### Exercise goal
Look below. Copy each line that has "Roberts" in it.

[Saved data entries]

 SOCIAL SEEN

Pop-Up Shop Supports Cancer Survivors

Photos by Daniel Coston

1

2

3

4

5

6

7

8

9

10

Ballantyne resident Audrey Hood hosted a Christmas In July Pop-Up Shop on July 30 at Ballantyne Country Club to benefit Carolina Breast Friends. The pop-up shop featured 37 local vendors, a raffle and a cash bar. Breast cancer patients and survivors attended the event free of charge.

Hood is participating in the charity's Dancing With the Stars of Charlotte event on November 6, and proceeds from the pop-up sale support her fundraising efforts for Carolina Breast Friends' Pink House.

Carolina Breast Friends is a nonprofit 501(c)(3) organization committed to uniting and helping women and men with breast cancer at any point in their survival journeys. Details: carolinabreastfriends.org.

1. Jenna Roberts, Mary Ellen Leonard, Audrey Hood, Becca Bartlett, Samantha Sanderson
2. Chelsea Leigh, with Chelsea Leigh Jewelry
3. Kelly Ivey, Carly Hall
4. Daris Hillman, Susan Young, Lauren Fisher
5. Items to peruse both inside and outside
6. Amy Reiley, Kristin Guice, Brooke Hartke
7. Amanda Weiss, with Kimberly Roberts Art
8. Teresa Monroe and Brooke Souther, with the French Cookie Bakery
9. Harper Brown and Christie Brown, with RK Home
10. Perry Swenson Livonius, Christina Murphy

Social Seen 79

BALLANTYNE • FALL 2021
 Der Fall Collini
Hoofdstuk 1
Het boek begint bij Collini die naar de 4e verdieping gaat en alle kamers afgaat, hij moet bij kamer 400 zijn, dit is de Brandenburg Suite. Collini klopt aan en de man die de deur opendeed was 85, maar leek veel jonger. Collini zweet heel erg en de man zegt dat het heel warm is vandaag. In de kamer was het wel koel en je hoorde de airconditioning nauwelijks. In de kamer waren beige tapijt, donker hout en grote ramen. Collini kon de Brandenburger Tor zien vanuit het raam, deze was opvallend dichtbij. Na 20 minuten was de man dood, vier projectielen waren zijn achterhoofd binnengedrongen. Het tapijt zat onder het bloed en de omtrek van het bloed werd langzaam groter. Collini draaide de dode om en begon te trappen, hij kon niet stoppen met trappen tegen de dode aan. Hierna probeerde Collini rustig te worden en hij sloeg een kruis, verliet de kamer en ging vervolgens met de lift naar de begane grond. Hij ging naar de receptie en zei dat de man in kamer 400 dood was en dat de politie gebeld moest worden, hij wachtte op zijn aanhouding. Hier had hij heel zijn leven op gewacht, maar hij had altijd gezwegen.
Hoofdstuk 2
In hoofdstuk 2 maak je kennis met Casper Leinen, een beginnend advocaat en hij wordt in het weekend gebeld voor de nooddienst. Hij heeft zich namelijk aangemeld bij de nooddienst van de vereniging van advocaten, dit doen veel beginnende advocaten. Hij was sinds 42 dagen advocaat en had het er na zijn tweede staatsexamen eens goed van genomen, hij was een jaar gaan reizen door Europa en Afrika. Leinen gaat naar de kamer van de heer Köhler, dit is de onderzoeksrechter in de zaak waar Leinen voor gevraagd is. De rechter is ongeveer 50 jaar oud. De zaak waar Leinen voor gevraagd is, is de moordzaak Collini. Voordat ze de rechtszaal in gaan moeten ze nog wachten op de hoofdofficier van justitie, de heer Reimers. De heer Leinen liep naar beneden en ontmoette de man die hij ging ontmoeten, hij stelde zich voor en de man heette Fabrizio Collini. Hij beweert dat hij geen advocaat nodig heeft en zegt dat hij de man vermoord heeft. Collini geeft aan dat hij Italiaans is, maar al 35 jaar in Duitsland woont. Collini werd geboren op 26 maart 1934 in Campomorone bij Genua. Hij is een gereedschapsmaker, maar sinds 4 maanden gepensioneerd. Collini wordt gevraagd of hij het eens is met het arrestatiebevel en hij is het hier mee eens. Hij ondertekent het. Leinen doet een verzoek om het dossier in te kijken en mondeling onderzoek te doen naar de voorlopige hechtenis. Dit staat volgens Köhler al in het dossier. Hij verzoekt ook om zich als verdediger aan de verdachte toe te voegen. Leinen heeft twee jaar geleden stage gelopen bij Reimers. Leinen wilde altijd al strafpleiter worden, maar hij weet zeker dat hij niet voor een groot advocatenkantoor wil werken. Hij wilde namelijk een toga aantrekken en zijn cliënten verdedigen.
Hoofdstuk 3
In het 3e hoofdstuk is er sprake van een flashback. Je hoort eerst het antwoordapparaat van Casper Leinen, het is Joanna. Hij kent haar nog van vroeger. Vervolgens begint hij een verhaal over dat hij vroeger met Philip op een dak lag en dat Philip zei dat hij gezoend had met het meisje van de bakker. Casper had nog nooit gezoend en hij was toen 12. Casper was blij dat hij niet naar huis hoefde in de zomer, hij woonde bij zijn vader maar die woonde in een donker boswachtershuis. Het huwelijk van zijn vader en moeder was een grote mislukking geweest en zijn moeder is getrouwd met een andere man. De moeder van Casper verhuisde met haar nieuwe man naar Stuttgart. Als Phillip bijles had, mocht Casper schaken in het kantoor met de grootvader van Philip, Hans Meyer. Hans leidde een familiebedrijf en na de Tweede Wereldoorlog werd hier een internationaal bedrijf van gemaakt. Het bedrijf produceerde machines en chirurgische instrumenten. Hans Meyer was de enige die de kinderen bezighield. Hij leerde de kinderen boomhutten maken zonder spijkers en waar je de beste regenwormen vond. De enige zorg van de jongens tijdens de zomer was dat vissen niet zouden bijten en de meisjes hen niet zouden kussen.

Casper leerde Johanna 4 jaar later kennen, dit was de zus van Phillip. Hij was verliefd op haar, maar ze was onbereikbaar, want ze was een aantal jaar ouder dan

### Answer to this problem
1. Jenna Roberts, Mary Ellen Leonard, Audrey Hood, Becca Bartlett, Samantha Sanderson
7. Amanda Weiss, with Kimberly Roberts Art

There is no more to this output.